1) Gli incarichi di funzione dirigenziale sono a tempo determinato e sono conferiti dal Presidente con provvedimento motivato secondo le modalità fissate dal regolamento sull’ordinamento degli uffici e dei servizi, secondo criteri di competenza professionale, in relazione agli obiettivi indicati nel programma amministrativo del Presidente; sono dallo stesso revocati in caso di inosservanza delle direttive del Presidente, della Giunta o dell’Assessore di riferimento, o in caso di mancato raggiungimento di obiettivi assegnati con il piano esecutivo di gestione o per responsabilità particolarmente grave o reiterata e negli altri casi disciplinati dal contratti collettivi di lavoro.

Art. 34
Durata degli incarichi di direzione

1) Gli incarichi di cui all’art. 33 del presente Statuto non possono avere durata superiore al mandato del Presidente della Provincia.

Art. 35

Direttore Generale

1) Il Presidente può nominare, secondo i criteri fissati dal regolamento sull’ordinamento degli uffici e dei servizi un Direttore Generale, al di fuori della dotazione organica e con contratto a tempo determinato, secondo i criteri che saranno stabiliti nel medesimo regolamento.

Art. 36

Procedure di appalto e di concorso

1) La presidenza delle commissioni delle gare e dei concorsi è affidata ai Dirigenti in conformità a quanto disciplinato negli appositi regolamenti. Quando la gara interessa le attribuzioni di più uffici o servizi, la presidenza della commissione è affidata dal Segretario Generale o dal Direttore Generale, se nominato, al Dirigente di uno degli uffici interessati.
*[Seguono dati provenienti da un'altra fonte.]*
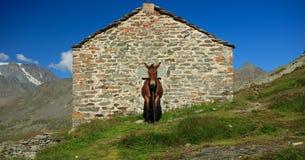 Mulo sulla montagna Immagine Stock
2) La presidenza delle commissioni di concorso per l’assunzione di personale con qualifica dirigenziale è affidata al Segretario Generale.

3) Alle procedure di appalto e concorso e alla stipulazione dei contratti si procede nelle forme stabilite, rispettivamente, dal regolamento per la disciplina dei contratti dal regolamento dei concorsi per il personale provinciale.